SCOTTSDALE, Ariz. - It is not typical for a politician to admit using a coin to decide critical issues, but there was Representative David Schweikert, Republican of Arizona, fishing out a dollar coin from his pocket the other day.

"See this?" he said, opening his palm and revealing the coin, heads up.

Mr. Schweikert was not flipping the gold-hued presidential dollar coin, but was using it as a prop to promote his idea of doing away with the dollar bill to save the government money.

*A recent study by the Government Accountability Office said the government could save about $5.5 billion over 30 years if it phased out dollar bills, which last about three years on average, and replaced them with dollar coins, which can circulate for three decades before they become worn out.*

The projected savings have prompted some House Republicans, eager to pare government spending in these austere times, to champion a changeover. While doing away with the greenback has been debated for decades, many on both sides of the issue consider the odds, while still long, to be better than ever.










As a result, coin and bill backers have begun a lively back and forth over the merits of such a remaking of the country's currency. They disagree on whether the coin would excessively weigh down consumers and complicate transactions for business owners. And they are far apart on whether the government would reap the cost savings that the accountability office predicts.

Mr. Schweikert, a former county treasurer who can be quite wonkish when it comes to financial matters, produced his dollar outside a jobs fair he was sponsoring last week for out-of-work constituents in this upscale community outside Phoenix. His point in showing it was that the dollar coin has evolved considerably in the three decades since the introduction of the silver-hued Susan B. Anthony dollar, which confused Americans because of its similarity in size and color to the quarter.

"It fits the mantra of why we got elected - to save money," said Mr. Schweikert, whose effort is backed by the coin lobby, an assemblage of mining interests, operators of coin-operated devices and others that have formed a group called the Dollar Coin Alliance. His proposed legislation to make this happen is called the COIN Act (whose initials stand for Currency Optimization, Innovation and National Savings Act).

The changeover faces considerable opposition from those who do not want the dollar note to disappear. Calling themselves Americans for George, their members include the Mount Vernon Ladies' Association as well bingo operators, foresters and Crane & Company, the Massachusetts papermaker that has provided the cotton stock used to make the country's paper money for well over a century.

"Of course we have a particular business interest in keeping people employed in Massachusetts because this would be particularly damaging to us," said George Crane, an eighth-generation papermaker. "But on so many levels, changing from paper doesn't make sense."
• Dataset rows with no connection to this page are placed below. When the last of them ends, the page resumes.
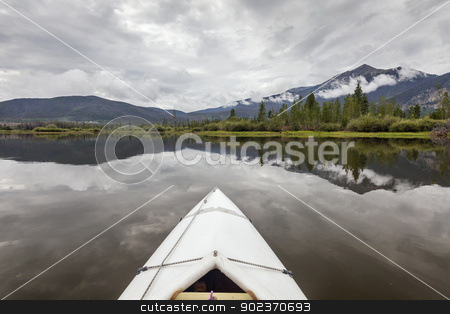 kayak on Lake Dillon stock photo, bow of a white kayak on Lake Dillon in Colorado Rocky Mountains, cloudy sky with water reflections by Marek Uliasz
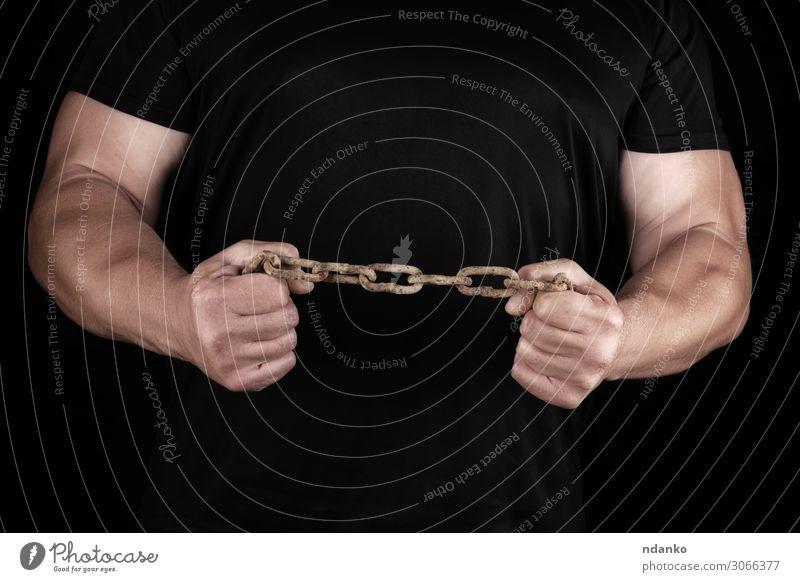 Erwachsener Mann in schwarzer Kleidung steht aufrecht mit angespannten Muskeln. Freiheit Mensch Hand 30-45 Jahre Metall Stahl Sport stehen dunkel stark Kraft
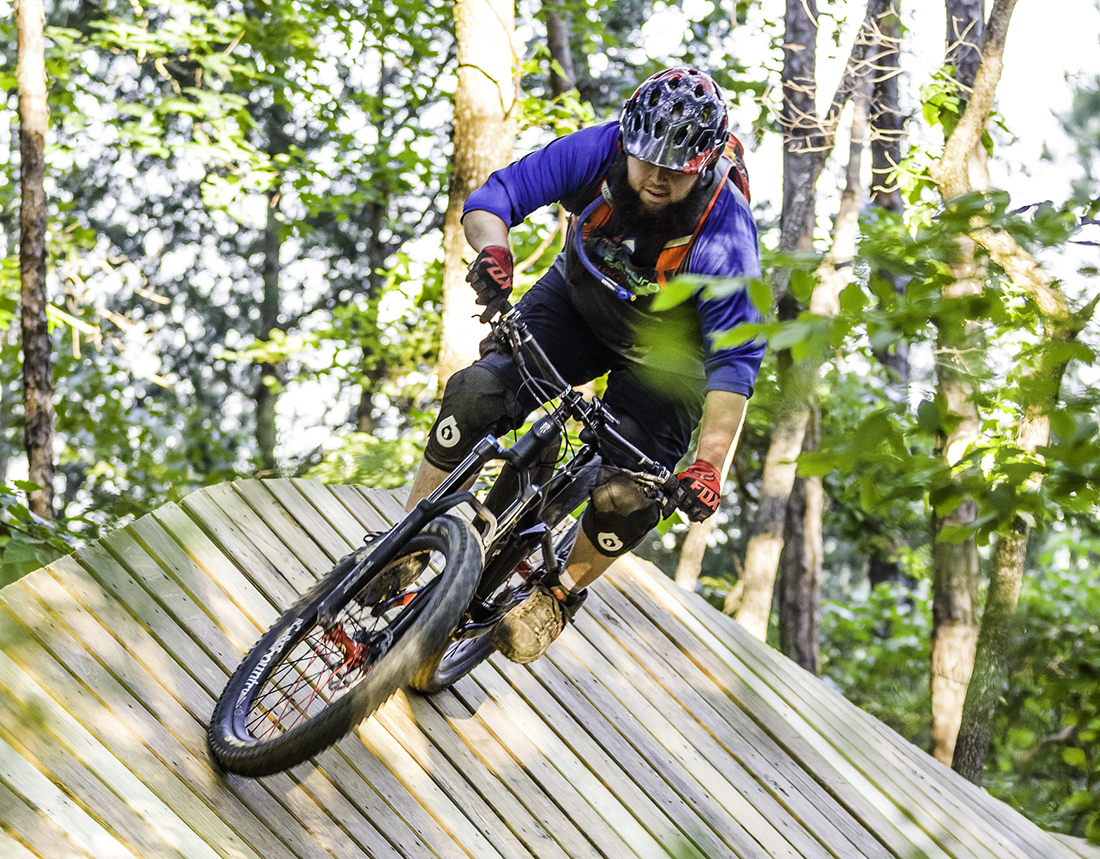 A bicycle rider takes a banked turn on a track made of wood in a forest setting.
*It is an emotional discussion. Paper backers imagine Americans wilting under the weight of dollar coins in their pockets and purses. "The world won't come to an end," Tom Ferguson, a dollar bill advocate who used to head the Bureau of Engraving and Printing, said of a changeover. "But Americans will be carrying around a lot more coins."*

*The costs of converting cash registers and vending machines are also raised, as well as the higher transportation costs associated with coins. "It would be very cumbersome for the bartenders and the waiters who carry money around with them," said Ken Cheuvront, a former Arizona state senator who now runs a restaurant and wine bar called Cheuvront in downtown Phoenix.*

*Their coin counterparts speak of the progressive people of Canada, Europe and Australia, who use coins for their base currencies without any fuss and who look down at the paper American dollar as something akin to the horse and buggy.

Adopting the dollar coin, coin advocates say, means no one will ever have to suffer the indignity of having worn bills rejected by vending machines. And as for the weight issue, they say that five dollar coins weigh 1.5 ounces, which is less than a Snickers bar or a box of Altoids and considerably less than an iPhone 4.*

It is on the question of cost, though, that the two sides really go at it. The accountability office has been studying the issue going back 20 years, each time coming up with a varying cost savings.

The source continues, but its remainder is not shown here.